(Prompt): Count the lines in the records that contain the word "away", and give only that number.

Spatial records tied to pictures
---+---
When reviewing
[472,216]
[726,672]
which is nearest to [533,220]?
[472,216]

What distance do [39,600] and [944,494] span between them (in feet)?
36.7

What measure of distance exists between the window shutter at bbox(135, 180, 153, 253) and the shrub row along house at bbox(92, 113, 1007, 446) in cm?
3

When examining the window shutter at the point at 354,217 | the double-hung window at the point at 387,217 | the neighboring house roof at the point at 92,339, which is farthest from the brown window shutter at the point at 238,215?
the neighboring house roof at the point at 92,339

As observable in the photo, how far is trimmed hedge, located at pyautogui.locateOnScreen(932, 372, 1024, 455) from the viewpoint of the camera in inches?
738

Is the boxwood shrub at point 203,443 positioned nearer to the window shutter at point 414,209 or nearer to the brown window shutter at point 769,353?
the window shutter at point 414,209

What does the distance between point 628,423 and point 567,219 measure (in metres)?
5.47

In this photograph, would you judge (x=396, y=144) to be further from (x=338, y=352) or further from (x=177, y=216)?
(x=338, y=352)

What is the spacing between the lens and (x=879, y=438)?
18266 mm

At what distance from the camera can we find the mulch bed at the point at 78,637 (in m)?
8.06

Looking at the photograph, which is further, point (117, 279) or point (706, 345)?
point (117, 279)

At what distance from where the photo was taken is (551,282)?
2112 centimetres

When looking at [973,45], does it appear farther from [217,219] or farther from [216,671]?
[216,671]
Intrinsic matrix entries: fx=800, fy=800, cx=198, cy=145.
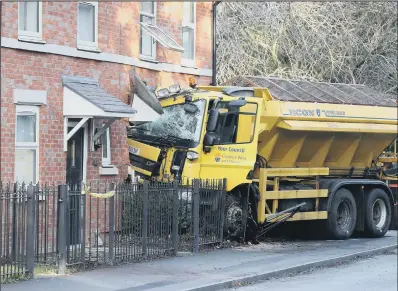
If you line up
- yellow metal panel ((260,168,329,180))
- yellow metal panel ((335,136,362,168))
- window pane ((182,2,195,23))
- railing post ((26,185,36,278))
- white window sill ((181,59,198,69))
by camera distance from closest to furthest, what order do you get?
railing post ((26,185,36,278))
yellow metal panel ((260,168,329,180))
yellow metal panel ((335,136,362,168))
white window sill ((181,59,198,69))
window pane ((182,2,195,23))

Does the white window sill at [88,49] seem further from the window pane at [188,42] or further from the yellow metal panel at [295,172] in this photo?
the yellow metal panel at [295,172]

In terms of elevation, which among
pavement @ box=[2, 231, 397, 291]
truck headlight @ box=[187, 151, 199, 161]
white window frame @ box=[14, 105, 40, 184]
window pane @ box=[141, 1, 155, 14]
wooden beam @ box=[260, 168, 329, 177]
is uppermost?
window pane @ box=[141, 1, 155, 14]

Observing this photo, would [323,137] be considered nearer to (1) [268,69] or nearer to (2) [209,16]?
(2) [209,16]

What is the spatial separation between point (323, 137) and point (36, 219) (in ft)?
24.1

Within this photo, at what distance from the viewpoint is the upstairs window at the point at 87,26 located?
1530 centimetres

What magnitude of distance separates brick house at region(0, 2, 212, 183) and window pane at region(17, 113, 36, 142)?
0.06ft

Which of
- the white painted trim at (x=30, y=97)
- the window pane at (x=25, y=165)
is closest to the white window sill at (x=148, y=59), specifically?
the white painted trim at (x=30, y=97)

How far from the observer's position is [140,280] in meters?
11.3

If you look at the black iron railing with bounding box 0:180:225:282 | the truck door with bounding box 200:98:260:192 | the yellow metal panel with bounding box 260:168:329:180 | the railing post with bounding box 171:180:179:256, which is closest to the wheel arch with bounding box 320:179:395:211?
the yellow metal panel with bounding box 260:168:329:180

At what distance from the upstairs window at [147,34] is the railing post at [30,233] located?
638cm

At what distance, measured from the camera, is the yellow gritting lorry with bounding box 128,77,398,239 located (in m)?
15.3

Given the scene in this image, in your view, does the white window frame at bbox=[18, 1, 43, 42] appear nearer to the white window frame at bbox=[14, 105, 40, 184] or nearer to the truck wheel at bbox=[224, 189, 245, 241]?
the white window frame at bbox=[14, 105, 40, 184]

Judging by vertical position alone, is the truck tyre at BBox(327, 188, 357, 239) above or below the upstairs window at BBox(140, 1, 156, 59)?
below

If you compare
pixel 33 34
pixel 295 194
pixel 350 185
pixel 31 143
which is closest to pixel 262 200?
pixel 295 194
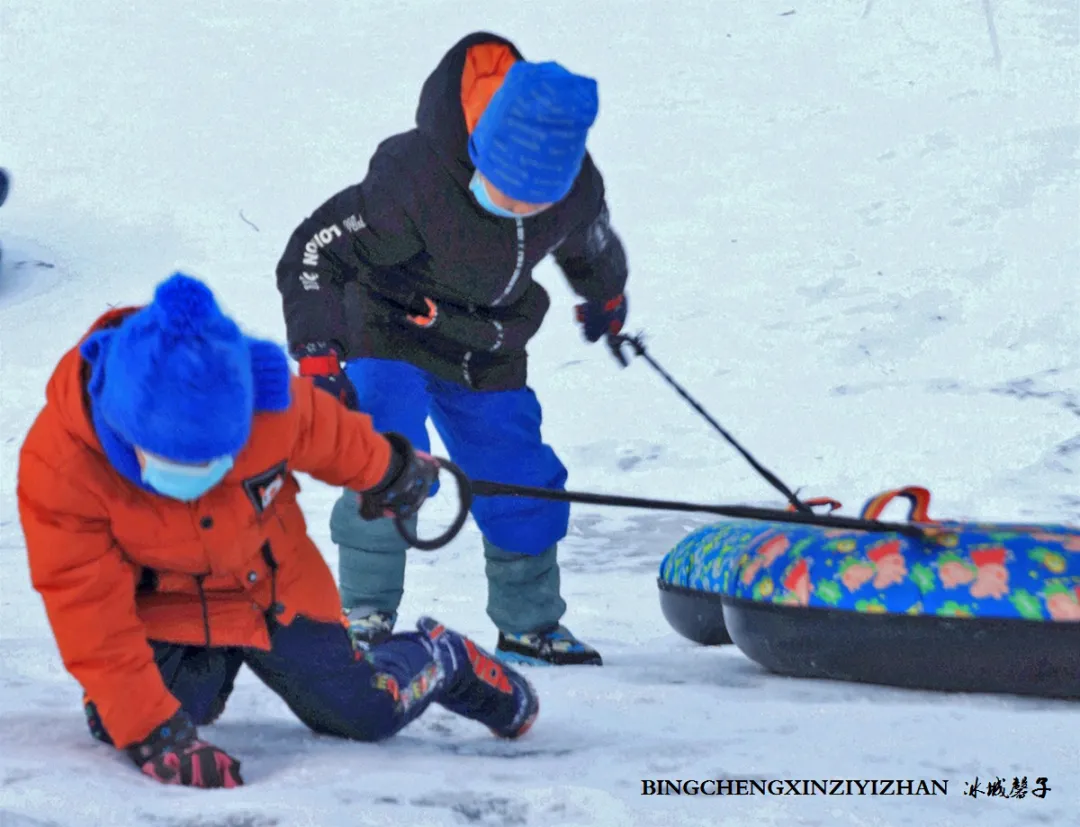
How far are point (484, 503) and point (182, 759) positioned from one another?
1.68m

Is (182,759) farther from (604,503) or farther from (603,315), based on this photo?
(603,315)

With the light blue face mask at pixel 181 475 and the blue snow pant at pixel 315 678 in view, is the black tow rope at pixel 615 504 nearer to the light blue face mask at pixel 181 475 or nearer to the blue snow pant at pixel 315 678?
the blue snow pant at pixel 315 678

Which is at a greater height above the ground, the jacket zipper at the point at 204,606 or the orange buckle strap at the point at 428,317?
the orange buckle strap at the point at 428,317

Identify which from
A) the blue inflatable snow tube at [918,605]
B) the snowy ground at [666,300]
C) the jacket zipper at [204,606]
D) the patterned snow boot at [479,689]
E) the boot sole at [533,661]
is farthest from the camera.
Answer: the boot sole at [533,661]

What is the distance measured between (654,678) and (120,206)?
275 inches

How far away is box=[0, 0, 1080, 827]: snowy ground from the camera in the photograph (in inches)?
95.7

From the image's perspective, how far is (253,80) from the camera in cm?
1066

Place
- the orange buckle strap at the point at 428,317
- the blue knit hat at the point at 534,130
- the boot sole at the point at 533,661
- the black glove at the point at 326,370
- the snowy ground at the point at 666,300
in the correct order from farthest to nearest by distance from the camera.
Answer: the boot sole at the point at 533,661, the orange buckle strap at the point at 428,317, the black glove at the point at 326,370, the blue knit hat at the point at 534,130, the snowy ground at the point at 666,300

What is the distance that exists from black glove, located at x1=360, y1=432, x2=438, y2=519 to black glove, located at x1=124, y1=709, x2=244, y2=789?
0.52 metres

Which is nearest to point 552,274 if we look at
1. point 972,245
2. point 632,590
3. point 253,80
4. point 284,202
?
point 284,202

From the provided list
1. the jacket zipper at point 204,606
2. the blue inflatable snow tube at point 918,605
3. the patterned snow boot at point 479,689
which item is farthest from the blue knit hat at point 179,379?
the blue inflatable snow tube at point 918,605

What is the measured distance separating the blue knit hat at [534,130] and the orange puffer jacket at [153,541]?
85 cm

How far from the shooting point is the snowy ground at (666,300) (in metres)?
2.43

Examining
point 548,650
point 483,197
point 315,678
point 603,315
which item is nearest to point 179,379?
point 315,678
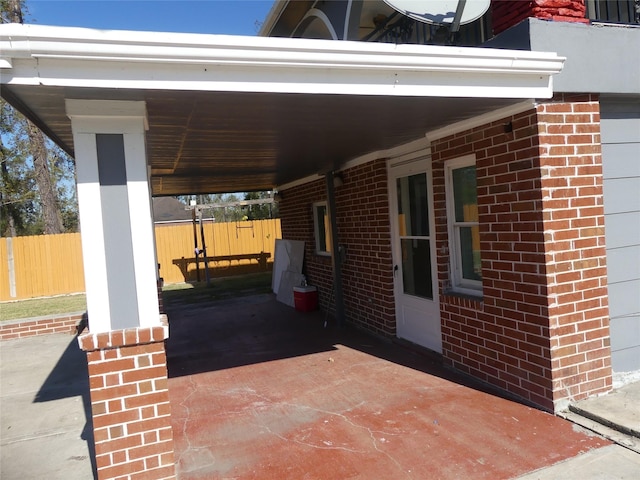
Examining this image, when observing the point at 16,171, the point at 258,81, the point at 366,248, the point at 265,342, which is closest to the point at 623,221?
the point at 258,81

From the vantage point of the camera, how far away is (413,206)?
585 cm

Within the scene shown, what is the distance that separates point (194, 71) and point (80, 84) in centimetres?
62

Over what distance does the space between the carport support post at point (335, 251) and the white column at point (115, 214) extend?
4673 millimetres

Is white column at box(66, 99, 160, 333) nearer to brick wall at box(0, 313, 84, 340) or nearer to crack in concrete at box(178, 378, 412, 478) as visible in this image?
crack in concrete at box(178, 378, 412, 478)

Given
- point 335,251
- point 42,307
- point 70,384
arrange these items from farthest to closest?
point 42,307
point 335,251
point 70,384

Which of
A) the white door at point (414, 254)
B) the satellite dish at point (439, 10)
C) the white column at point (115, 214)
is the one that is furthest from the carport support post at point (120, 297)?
the white door at point (414, 254)

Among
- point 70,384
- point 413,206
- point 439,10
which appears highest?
point 439,10

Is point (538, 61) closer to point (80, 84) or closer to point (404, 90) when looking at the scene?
point (404, 90)

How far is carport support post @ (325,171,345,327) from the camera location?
7.46 m

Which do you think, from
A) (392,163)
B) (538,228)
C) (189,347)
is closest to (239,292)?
(189,347)

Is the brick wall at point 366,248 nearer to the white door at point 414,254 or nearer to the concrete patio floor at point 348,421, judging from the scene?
the white door at point 414,254

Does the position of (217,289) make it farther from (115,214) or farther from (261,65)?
(261,65)

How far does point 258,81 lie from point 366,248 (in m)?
4.33

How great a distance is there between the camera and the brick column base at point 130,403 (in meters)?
2.83
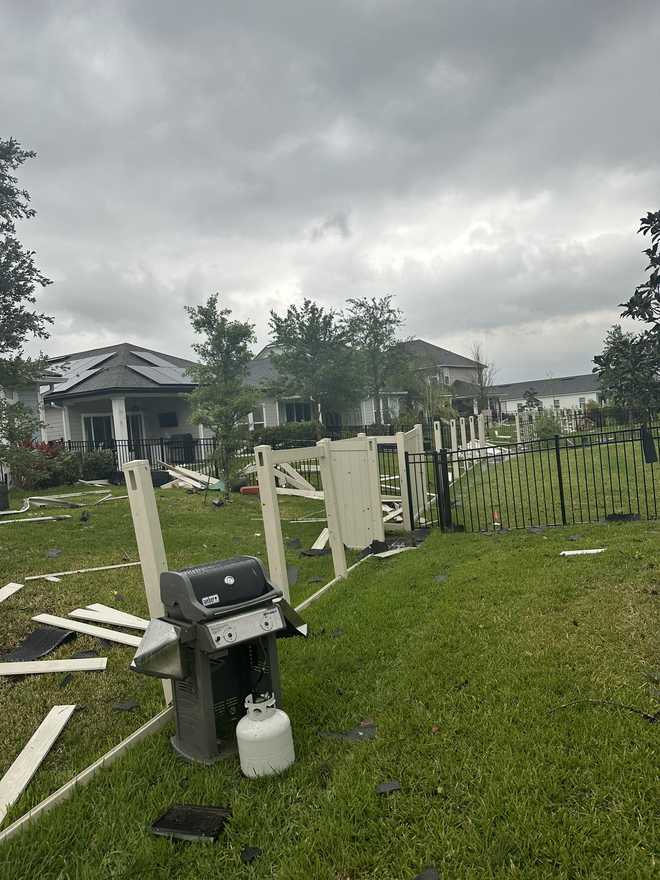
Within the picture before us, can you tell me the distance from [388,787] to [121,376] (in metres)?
22.3

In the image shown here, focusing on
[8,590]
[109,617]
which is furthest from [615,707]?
[8,590]

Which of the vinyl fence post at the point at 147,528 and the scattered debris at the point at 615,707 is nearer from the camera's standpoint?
the scattered debris at the point at 615,707

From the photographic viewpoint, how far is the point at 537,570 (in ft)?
18.6

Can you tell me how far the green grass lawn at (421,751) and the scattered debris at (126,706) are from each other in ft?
0.20

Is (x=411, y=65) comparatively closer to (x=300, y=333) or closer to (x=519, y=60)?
(x=519, y=60)

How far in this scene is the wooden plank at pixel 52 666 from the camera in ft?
14.3

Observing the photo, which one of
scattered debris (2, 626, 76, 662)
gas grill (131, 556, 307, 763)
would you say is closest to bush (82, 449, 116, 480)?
scattered debris (2, 626, 76, 662)

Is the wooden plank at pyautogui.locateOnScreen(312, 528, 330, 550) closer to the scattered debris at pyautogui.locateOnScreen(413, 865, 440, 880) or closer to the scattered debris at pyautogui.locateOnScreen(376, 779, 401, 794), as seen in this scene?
the scattered debris at pyautogui.locateOnScreen(376, 779, 401, 794)

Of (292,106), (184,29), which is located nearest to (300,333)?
(292,106)

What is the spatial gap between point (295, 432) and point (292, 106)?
20.7 m

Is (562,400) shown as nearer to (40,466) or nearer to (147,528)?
(40,466)

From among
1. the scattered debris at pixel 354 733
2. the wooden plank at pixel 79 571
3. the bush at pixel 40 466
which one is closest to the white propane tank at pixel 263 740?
the scattered debris at pixel 354 733

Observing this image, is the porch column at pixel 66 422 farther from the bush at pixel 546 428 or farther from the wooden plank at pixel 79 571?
the bush at pixel 546 428

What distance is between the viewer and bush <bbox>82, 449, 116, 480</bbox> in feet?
58.9
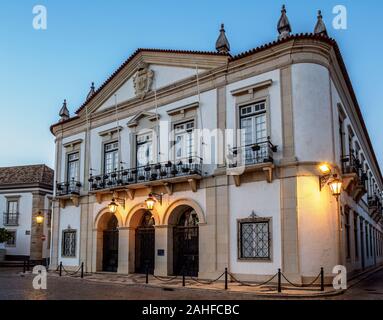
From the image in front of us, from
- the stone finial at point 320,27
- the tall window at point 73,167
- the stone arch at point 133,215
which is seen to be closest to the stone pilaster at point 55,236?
the tall window at point 73,167

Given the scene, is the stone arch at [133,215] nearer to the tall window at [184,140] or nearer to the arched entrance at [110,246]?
the arched entrance at [110,246]

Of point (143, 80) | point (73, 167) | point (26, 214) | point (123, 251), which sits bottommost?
point (123, 251)

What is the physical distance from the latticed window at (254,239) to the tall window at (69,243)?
1083cm

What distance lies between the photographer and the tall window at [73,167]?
24.0 meters

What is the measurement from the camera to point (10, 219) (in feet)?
122

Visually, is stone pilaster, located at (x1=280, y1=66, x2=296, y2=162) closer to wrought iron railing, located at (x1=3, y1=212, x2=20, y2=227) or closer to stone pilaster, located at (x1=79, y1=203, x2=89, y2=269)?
stone pilaster, located at (x1=79, y1=203, x2=89, y2=269)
---+---
(Complete response): 2